Stellgap calculates the shear Alfvén gap structure for 3D configurations (stellarators, RFPs, 3D tokamaks)
These codes are used to calculate shear Alfven continua for 3D configurations, both with and without sound wave coupling effects. The associated paper is D. A. Spong, R. Sanchez, A. Weller, "Shear Alfvén continua in stellarators," Phys. Plasmas 10 (2003) 3217–3224. The workflow is as follows:
(a) prepare a VMEC equilibrium for the case of interest
(b) Run xbooz_xform (from Stellopt code suite) to convert from VMEC coordinates to Boozer coordinates. This run needs the in_booz.* file, which tells it what range of m/n modes to use and the selected surfaces to use from the VMEC run. Typically, the first and last of the VMEC surfaces are removed, because they can sometimes have noisy data.
(c) Using the boozmn.* file produced in (b), run xmetric_ver* to extract needed data and calculate the metric elements used in the continuum calculation. This produces a file called tae_data_boozer which is used as input for xstgap.
(d) The continuum calculation is done by xstgap*. There are two versions: one with sound wave couplings (xstgap_snd_ver*) and one without (xstgap). In addition to ae_data_boozer, these use the input files fourier.dat and plasma.dat. Fourier.dat specifies the set of fourier modes used to represent the continuum eigenmodes and plasma.dat contains information/profiles for the the plasma. The first line of fourier.dat gives the field periods and the surface grid parameters ith and izt used for calculating theta/zeta dependent coefficients of the continuum equation. It is important that these values for ith and izt are exactly the same as were used in the metric_element_create.f code.

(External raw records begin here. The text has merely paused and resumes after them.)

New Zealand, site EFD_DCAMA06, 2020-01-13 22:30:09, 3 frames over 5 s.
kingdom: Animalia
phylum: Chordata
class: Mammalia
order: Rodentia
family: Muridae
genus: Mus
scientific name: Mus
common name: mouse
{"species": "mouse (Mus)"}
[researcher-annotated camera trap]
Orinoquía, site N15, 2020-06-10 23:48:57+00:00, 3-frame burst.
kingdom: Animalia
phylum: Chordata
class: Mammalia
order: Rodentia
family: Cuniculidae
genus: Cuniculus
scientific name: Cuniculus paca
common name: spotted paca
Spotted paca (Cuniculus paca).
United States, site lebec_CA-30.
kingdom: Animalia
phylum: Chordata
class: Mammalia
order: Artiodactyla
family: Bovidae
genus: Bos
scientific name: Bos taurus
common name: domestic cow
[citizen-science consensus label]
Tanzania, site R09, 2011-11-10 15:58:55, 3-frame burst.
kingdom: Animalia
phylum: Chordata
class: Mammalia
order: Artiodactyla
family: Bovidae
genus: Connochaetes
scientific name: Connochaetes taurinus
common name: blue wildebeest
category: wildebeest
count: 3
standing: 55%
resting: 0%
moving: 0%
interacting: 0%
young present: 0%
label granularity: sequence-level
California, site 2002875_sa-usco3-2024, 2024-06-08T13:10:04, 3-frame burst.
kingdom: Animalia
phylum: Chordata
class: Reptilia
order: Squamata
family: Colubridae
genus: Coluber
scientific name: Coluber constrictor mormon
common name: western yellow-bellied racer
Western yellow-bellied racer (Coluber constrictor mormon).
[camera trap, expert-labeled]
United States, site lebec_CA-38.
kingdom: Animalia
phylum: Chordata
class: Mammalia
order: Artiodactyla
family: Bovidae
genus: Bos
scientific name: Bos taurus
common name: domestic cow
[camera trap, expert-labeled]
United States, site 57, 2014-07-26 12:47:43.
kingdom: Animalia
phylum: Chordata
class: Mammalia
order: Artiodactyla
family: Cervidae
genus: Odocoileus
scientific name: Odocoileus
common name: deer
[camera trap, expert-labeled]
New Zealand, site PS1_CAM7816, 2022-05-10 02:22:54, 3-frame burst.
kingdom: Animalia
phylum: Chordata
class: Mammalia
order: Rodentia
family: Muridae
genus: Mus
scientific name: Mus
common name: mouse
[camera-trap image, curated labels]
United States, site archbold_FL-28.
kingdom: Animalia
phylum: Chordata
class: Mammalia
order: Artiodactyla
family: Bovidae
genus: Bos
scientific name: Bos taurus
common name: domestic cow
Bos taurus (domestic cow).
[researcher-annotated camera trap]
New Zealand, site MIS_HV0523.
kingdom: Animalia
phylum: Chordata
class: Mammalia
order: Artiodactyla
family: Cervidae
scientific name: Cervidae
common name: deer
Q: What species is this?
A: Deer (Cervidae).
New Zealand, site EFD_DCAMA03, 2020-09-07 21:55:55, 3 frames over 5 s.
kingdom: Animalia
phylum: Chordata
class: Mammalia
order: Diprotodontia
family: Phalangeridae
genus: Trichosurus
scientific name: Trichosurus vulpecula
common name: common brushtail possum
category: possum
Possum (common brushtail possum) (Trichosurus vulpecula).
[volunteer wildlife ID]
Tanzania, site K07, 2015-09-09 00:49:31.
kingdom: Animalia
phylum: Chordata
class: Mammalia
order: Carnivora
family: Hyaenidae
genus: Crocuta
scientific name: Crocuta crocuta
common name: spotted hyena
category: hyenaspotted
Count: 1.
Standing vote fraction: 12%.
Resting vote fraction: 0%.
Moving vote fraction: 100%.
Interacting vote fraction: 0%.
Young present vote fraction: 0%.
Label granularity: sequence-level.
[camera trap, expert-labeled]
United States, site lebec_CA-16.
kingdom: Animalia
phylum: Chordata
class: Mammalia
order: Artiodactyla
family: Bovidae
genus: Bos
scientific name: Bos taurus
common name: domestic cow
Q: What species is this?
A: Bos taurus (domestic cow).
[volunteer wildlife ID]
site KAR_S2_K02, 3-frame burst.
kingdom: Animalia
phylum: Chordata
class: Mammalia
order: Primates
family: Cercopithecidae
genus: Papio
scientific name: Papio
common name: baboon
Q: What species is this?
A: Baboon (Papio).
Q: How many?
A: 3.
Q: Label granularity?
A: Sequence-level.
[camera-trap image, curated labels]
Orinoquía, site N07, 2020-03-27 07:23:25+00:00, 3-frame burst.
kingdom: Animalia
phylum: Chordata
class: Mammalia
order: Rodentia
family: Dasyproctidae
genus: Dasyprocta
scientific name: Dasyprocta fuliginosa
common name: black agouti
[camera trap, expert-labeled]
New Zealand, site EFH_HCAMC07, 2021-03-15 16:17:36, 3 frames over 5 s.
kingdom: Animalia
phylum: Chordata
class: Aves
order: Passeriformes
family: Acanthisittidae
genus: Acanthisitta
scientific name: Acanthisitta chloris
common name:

(e) After running xstgap, the post-processing code (either post_process.f or post_process_snd.f) should be run. This produces a text file called alfven_post which contains columns of radial coordinate, frequency, dominant m and dominant n. Typically, the frequency vs. radius is plotted as a scatter plot. The code stelgp_to_silo.f is provided to convert data from alfven_post to a Visit silo file. This allows plotting the continua using the Visit software with the option to color code the points with either the dominant m or n.
Compilation scripts are provided for the different codes in the files whose name begins with “bld”. These will need to be edited, depending on what compiler is being used and where the needed libraries are located. Stellgap is constructed so that it can be compiled either as a serial version or a parallel version using precompilation flags. When running in parallel the number of surfaces requested will be divided by the number of processors and each group of surfaces allocated to a different processor. At the end of the run, all processors will write their results out to separate files, with names containing the processor number. These must be concatenated together in the post-processing step (e.g., as done in the post_process_snd.f code).